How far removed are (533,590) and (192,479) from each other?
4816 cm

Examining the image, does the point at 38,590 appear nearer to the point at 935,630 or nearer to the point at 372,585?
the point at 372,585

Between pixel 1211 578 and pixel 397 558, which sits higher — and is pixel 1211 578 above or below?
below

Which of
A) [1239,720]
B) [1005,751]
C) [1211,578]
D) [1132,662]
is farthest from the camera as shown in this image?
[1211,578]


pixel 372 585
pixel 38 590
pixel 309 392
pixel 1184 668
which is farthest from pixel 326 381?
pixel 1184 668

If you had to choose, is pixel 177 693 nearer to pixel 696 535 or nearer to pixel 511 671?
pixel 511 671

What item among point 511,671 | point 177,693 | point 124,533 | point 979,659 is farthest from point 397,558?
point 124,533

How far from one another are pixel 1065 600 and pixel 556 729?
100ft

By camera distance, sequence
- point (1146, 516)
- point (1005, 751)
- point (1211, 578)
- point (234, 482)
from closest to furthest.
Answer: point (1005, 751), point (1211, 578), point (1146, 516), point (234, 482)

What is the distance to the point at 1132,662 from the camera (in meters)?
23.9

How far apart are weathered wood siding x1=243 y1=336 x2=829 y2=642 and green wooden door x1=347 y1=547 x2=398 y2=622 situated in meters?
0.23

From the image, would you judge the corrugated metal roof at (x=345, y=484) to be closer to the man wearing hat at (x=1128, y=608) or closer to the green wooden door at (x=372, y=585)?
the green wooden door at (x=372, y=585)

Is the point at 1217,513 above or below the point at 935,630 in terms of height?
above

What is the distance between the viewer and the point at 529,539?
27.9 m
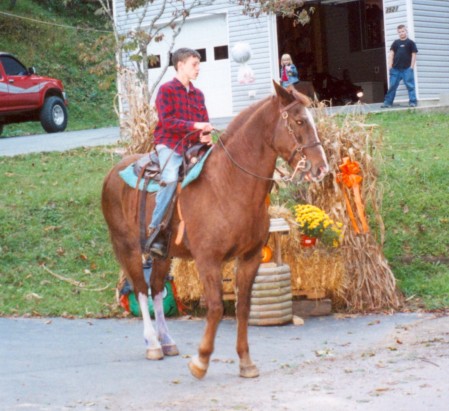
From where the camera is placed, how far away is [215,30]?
29781 millimetres

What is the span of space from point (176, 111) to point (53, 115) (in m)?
20.0

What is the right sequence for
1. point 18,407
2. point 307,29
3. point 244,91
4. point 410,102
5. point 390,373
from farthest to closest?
1. point 307,29
2. point 244,91
3. point 410,102
4. point 390,373
5. point 18,407

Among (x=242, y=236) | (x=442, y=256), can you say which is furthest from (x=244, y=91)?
(x=242, y=236)

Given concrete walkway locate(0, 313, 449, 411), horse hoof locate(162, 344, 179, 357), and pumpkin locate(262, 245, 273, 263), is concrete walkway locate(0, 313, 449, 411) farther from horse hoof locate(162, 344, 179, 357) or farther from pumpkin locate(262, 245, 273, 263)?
pumpkin locate(262, 245, 273, 263)

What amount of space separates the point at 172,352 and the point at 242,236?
166 centimetres

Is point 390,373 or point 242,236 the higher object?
point 242,236

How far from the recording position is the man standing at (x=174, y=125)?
8867mm

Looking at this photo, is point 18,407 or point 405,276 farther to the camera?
point 405,276

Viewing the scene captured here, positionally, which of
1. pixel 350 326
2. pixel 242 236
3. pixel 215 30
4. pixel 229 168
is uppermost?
pixel 215 30

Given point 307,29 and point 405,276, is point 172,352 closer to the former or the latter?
point 405,276

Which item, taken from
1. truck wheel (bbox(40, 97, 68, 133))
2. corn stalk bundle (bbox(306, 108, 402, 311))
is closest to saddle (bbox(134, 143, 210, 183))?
corn stalk bundle (bbox(306, 108, 402, 311))

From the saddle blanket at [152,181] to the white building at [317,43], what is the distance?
543 inches

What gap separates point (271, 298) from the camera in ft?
34.8

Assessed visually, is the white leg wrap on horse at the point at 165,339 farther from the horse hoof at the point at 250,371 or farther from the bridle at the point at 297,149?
the bridle at the point at 297,149
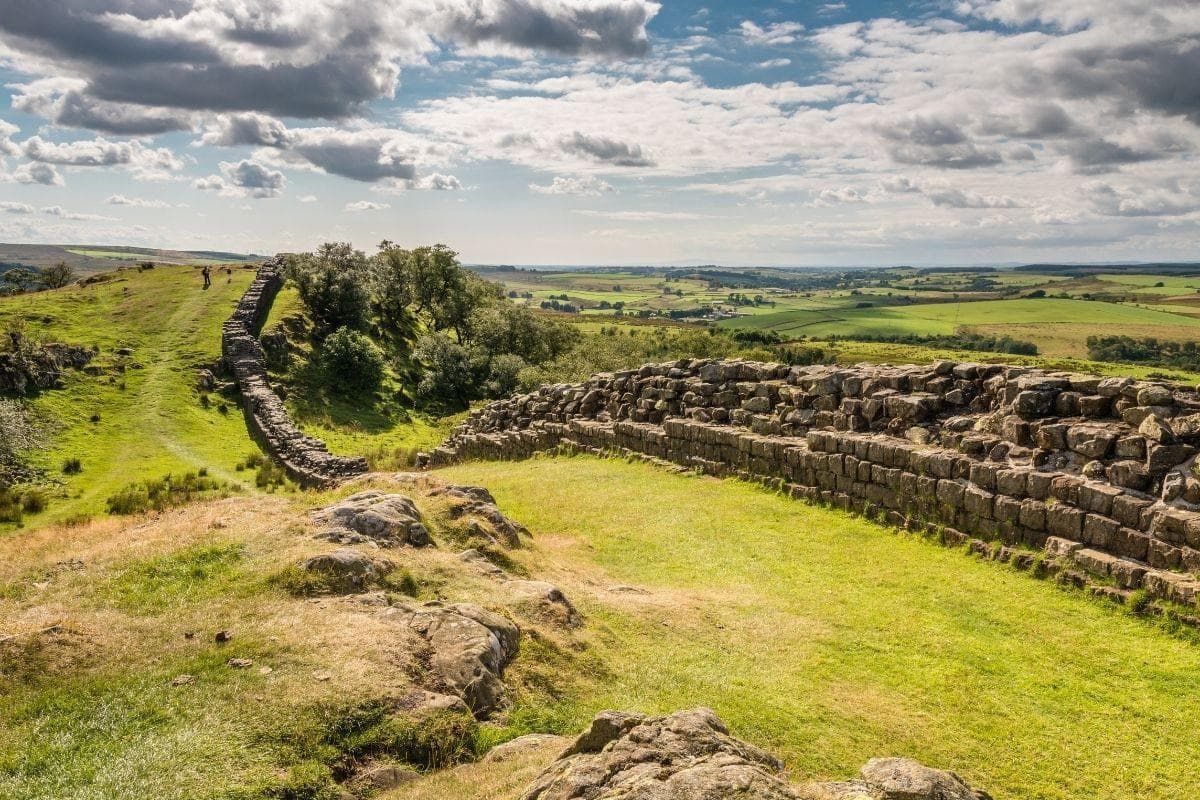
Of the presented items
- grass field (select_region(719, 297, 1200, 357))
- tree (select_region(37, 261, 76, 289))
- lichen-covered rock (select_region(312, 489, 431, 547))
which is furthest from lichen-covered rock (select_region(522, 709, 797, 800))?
grass field (select_region(719, 297, 1200, 357))

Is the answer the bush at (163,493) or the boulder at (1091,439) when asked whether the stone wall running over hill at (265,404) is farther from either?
the boulder at (1091,439)

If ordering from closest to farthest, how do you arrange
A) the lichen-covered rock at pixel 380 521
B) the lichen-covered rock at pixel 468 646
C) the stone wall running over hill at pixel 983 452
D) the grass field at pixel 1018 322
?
the lichen-covered rock at pixel 468 646 < the lichen-covered rock at pixel 380 521 < the stone wall running over hill at pixel 983 452 < the grass field at pixel 1018 322

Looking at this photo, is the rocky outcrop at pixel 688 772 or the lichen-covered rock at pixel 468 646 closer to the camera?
the rocky outcrop at pixel 688 772

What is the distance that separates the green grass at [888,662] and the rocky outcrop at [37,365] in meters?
35.9

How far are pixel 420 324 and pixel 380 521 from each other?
7206cm

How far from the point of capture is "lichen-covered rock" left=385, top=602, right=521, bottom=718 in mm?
8016

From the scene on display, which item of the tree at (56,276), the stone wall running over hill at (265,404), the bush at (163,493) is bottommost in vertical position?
the bush at (163,493)

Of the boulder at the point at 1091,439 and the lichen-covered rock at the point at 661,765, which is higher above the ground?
the boulder at the point at 1091,439

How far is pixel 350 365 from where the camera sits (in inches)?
2078

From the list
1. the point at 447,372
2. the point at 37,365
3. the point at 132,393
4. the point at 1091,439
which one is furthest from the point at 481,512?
the point at 447,372

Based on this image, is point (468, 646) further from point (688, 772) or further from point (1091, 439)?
point (1091, 439)

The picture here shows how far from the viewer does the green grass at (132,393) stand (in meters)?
32.8

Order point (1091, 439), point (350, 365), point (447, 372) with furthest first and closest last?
point (447, 372) → point (350, 365) → point (1091, 439)

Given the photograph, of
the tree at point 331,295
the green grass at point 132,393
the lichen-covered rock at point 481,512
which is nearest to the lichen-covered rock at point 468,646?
the lichen-covered rock at point 481,512
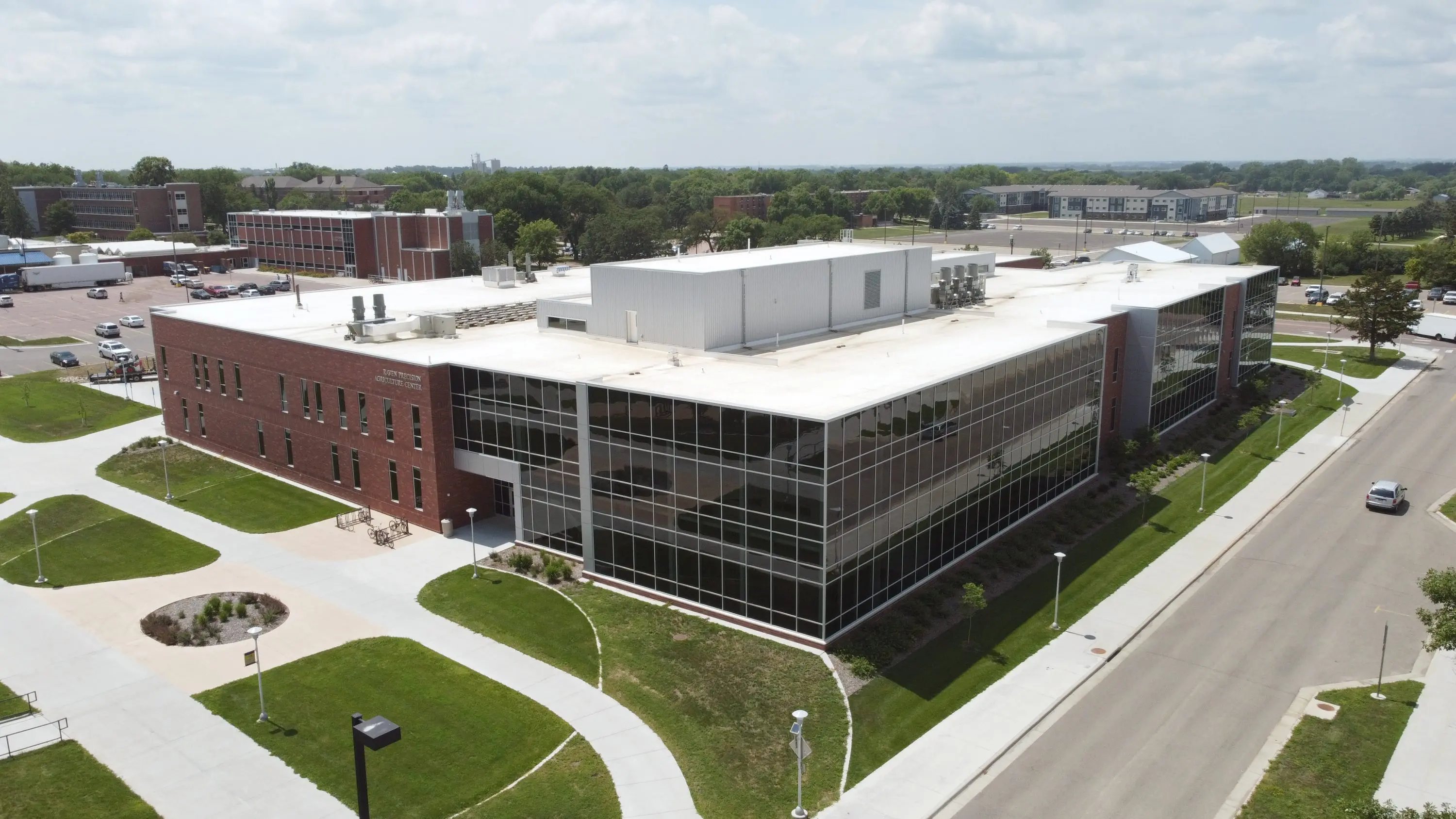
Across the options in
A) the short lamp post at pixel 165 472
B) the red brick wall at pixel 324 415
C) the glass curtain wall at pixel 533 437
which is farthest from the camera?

### Task objective
Without the pictures, restate each entry exactly.

### Task answer
How far removed are (533,590) and (192,479) from each other?
4816 cm

Examining the image, does the point at 38,590 appear nearer to the point at 935,630 or nearer to the point at 372,585?
the point at 372,585

Between pixel 1211 578 and pixel 397 558, which sits higher — and is pixel 1211 578 above or below?
below

Which of
A) [1239,720]
B) [1005,751]
C) [1211,578]
D) [1132,662]
is farthest from the camera as shown in this image?
[1211,578]


pixel 372 585
pixel 38 590
pixel 309 392
pixel 1184 668
which is farthest from pixel 326 381?
pixel 1184 668

If you had to choose, is pixel 177 693 nearer to pixel 696 535 or nearer to pixel 511 671?
pixel 511 671

What item among point 511,671 | point 177,693 | point 124,533 | point 979,659 is farthest from point 397,558?
point 124,533

How far from one another are pixel 1065 600 and pixel 556 729?
100ft

By camera distance, sequence
- point (1146, 516)
- point (1005, 751)
- point (1211, 578)
- point (234, 482)
from closest to furthest.
Answer: point (1005, 751), point (1211, 578), point (1146, 516), point (234, 482)

What is the distance to the point at 1132,662 from the camera (in meters)?
23.9

How far apart are weathered wood siding x1=243 y1=336 x2=829 y2=642 and green wooden door x1=347 y1=547 x2=398 y2=622 situated in meters?
0.23

From the image, would you judge the corrugated metal roof at (x=345, y=484) to be closer to the man wearing hat at (x=1128, y=608) or closer to the green wooden door at (x=372, y=585)?
the green wooden door at (x=372, y=585)

Is the point at 1217,513 above or below the point at 935,630 in terms of height?
above

What is the distance between the viewer and the point at 529,539?
27.9 m
From where the camera is placed, how far away is [215,30]?
29781 millimetres

What is the span of space from point (176, 111) to point (53, 115) (in m)?
20.0

What is the right sequence for
1. point 18,407
2. point 307,29
3. point 244,91
4. point 410,102
5. point 390,373
from farthest to closest?
1. point 307,29
2. point 244,91
3. point 410,102
4. point 390,373
5. point 18,407

Among (x=242, y=236) | (x=442, y=256), can you say which is furthest from (x=244, y=91)?
(x=242, y=236)

Given concrete walkway locate(0, 313, 449, 411), horse hoof locate(162, 344, 179, 357), and pumpkin locate(262, 245, 273, 263), is concrete walkway locate(0, 313, 449, 411) farther from horse hoof locate(162, 344, 179, 357) or farther from pumpkin locate(262, 245, 273, 263)?
pumpkin locate(262, 245, 273, 263)

What amount of space separates the point at 172,352 and the point at 242,236?
166 centimetres

Is point 390,373 or point 242,236 the higher object?
point 242,236

How far from the recording position is the man standing at (x=174, y=125)?
8867mm

Looking at this photo, is point 18,407 or point 405,276 farther to the camera?
point 405,276

Viewing the scene captured here, positionally, which of
1. pixel 350 326
2. pixel 242 236
3. pixel 215 30
4. pixel 229 168
is uppermost?
pixel 215 30

Given point 307,29 and point 405,276, is point 172,352 closer to the former or the latter?
point 405,276

Which item, taken from
1. truck wheel (bbox(40, 97, 68, 133))
2. corn stalk bundle (bbox(306, 108, 402, 311))
is closest to saddle (bbox(134, 143, 210, 183))?
corn stalk bundle (bbox(306, 108, 402, 311))

From the saddle blanket at [152,181] to the white building at [317,43], what is the distance?
543 inches

What gap separates point (271, 298) from the camera in ft?
34.8

Assessed visually, is the white leg wrap on horse at the point at 165,339 farther from the horse hoof at the point at 250,371 or farther from the bridle at the point at 297,149?
the bridle at the point at 297,149
Of the presented items
- grass field (select_region(719, 297, 1200, 357))
- tree (select_region(37, 261, 76, 289))
- lichen-covered rock (select_region(312, 489, 431, 547))
which is furthest from lichen-covered rock (select_region(522, 709, 797, 800))?
grass field (select_region(719, 297, 1200, 357))

Is the answer the bush at (163,493) or the boulder at (1091,439) when asked whether the stone wall running over hill at (265,404) is farther from either?
the boulder at (1091,439)

If ordering from closest to farthest, how do you arrange
A) the lichen-covered rock at pixel 380 521
B) the lichen-covered rock at pixel 468 646
C) the stone wall running over hill at pixel 983 452
D) the grass field at pixel 1018 322
?
the lichen-covered rock at pixel 468 646 < the lichen-covered rock at pixel 380 521 < the stone wall running over hill at pixel 983 452 < the grass field at pixel 1018 322

Looking at this photo, is the rocky outcrop at pixel 688 772 or the lichen-covered rock at pixel 468 646 closer to the camera?
the rocky outcrop at pixel 688 772

What is the distance that separates the green grass at [888,662] and the rocky outcrop at [37,365] in meters?
35.9

How far are pixel 420 324 and pixel 380 521 from each other?
7206cm

How far from the point of capture is "lichen-covered rock" left=385, top=602, right=521, bottom=718 in mm?
8016

From the scene on display, which item of the tree at (56,276), the stone wall running over hill at (265,404), the bush at (163,493) is bottommost in vertical position?
the bush at (163,493)

Of the boulder at the point at 1091,439 and the lichen-covered rock at the point at 661,765, which is higher above the ground?
the boulder at the point at 1091,439

How far is pixel 350 365 from where the camera sits (in inches)?
2078

From the list
1. the point at 447,372
2. the point at 37,365
3. the point at 132,393
4. the point at 1091,439
which one is furthest from the point at 481,512?
the point at 447,372

Based on this image, is point (468, 646) further from point (688, 772) or further from point (1091, 439)?
point (1091, 439)

The picture here shows how far from the viewer does the green grass at (132,393) stand (in meters)?
32.8

Order point (1091, 439), point (350, 365), point (447, 372) with furthest first and closest last?
point (447, 372) → point (350, 365) → point (1091, 439)

Given the photograph, of
the tree at point 331,295
the green grass at point 132,393
the lichen-covered rock at point 481,512
which is nearest to the lichen-covered rock at point 468,646?
the lichen-covered rock at point 481,512
Across the options in
A) the short lamp post at pixel 165 472
B) the red brick wall at pixel 324 415
C) the glass curtain wall at pixel 533 437
which is farthest from the camera?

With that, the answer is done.